Source =
The Jerusalem Waqf and Al-Aqsa Mosque Affairs Department, also known as the Jerusalem Waqf, the Jordanian Waqf or simply the Waqf, is the Jordanian-appointed organization responsible for controlling and managing the current Islamic edifices on the Temple Mount in the Old City of Jerusalem, known to Muslims as the Al-Aqsa Mosque, which includes the Dome of the Rock. The Jerusalem Waqf is guided by a council composed of 18 members and headed by a director, all appointed by Jordan. The current director of the Waqf, since 2005, is Sheikh Azzam al-Khatib.

Name and history
In Islamic law, a waqf (; ), plural awqaf, is an inalienable endowment – typically a building, plot of land or another property that has been dedicated for Muslim religious or charitable purposes. In Ottoman Turkish law, and later under the British Mandate of Palestine, a waqf was defined as usufruct state land (or property) from which the state revenues were assured to religious foundations. The Al-Aqsa Mosque compound in Jerusalem has been administered as a waqf since the Muslim reconquest of the Kingdom of Jerusalem in 1187. By metonymy, the foundation that administers the waqf of Jerusalem has itself come to be known as "the Waqf".

What is asked =
a - According to the passage on the Jerusalem Waqf, who has been the Waqf's director since 2005?
b - Please quote the passage on the Jerusalem Waqf between "The Jerusalem Waqf and" and "Sheikh Azzam al-Khatib.", inclusive.
The material comes from a separate source.

Given entries =
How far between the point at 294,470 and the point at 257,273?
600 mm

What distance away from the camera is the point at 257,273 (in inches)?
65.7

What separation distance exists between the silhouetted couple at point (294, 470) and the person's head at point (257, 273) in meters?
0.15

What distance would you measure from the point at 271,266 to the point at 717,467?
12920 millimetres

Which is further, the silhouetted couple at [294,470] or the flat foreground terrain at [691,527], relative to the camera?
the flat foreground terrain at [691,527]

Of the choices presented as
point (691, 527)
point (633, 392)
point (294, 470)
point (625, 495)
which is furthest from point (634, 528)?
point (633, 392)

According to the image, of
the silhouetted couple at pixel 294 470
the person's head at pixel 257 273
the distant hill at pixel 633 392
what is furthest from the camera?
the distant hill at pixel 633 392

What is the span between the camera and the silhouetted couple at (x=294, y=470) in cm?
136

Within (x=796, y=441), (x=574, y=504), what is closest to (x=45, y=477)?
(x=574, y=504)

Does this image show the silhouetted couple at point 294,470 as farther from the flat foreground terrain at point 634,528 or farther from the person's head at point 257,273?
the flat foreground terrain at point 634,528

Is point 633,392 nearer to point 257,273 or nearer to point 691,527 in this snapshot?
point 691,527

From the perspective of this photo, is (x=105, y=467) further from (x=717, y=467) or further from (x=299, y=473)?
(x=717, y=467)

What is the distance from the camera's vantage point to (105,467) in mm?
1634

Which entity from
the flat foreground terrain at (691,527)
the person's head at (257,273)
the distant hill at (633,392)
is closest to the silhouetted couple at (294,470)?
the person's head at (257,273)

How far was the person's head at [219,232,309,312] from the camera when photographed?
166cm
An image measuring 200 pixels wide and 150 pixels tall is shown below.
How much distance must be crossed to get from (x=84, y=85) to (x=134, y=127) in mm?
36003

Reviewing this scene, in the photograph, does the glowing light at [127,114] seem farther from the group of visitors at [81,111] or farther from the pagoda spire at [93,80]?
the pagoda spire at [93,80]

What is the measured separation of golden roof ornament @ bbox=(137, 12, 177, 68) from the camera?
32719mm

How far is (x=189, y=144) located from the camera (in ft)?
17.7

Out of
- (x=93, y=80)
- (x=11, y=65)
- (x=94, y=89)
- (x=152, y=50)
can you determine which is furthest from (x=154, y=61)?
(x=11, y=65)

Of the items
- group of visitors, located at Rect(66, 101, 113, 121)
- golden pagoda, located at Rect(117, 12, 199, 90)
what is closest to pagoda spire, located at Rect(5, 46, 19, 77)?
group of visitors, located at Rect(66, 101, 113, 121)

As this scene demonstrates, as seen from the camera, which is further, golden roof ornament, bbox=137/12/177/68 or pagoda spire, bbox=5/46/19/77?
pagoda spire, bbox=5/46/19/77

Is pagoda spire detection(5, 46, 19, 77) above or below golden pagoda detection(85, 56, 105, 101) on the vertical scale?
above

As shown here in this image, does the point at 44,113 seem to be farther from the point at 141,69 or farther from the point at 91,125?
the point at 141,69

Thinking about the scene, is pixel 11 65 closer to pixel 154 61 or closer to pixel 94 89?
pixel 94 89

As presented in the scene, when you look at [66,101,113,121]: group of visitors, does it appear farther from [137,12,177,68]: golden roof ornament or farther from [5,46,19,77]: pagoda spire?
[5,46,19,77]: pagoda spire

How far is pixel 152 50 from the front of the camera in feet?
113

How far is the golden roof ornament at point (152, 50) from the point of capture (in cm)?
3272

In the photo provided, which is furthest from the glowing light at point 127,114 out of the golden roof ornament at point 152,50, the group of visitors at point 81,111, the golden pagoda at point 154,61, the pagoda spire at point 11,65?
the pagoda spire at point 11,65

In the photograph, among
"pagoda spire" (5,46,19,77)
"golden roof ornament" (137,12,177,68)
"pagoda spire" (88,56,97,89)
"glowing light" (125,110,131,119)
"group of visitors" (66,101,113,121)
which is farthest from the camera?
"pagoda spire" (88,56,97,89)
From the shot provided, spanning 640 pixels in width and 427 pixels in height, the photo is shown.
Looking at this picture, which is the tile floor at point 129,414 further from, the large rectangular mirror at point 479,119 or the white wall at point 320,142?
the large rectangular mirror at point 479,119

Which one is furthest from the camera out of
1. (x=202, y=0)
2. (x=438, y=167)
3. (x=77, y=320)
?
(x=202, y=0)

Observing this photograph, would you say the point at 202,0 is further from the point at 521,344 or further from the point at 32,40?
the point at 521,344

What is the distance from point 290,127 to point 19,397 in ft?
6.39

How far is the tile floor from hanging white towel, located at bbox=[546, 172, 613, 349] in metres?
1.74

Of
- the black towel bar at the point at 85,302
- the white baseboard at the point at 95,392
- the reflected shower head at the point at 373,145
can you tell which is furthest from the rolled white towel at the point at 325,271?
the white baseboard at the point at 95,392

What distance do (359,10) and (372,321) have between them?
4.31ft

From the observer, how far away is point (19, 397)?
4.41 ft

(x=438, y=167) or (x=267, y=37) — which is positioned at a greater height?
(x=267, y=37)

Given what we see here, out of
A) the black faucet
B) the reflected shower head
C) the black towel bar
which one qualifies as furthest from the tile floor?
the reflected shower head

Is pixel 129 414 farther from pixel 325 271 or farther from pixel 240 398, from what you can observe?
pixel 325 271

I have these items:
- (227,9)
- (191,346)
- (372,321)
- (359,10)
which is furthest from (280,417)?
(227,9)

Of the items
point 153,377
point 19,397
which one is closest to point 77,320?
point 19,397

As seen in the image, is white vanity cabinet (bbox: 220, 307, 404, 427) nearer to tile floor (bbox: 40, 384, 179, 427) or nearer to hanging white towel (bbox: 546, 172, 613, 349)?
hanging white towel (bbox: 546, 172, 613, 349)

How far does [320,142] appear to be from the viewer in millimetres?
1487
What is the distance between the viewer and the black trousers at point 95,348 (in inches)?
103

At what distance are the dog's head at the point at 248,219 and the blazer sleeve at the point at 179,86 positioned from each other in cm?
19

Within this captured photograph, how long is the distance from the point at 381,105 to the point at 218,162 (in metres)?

List of solutions =
a - Sheikh Azzam al-Khatib.

b -
The Jerusalem Waqf and Al-Aqsa Mosque Affairs Department, also known as the Jerusalem Waqf, the Jordanian Waqf or simply the Waqf, is the Jordanian-appointed organization responsible for controlling and managing the current Islamic edifices on the Temple Mount in the Old City of Jerusalem, known to Muslims as the Al-Aqsa Mosque, which includes the Dome of the Rock. The Jerusalem Waqf is guided by a council composed of 18 members and headed by a director, all appointed by Jordan. The current director of the Waqf, since 2005, is Sheikh Azzam al-Khatib.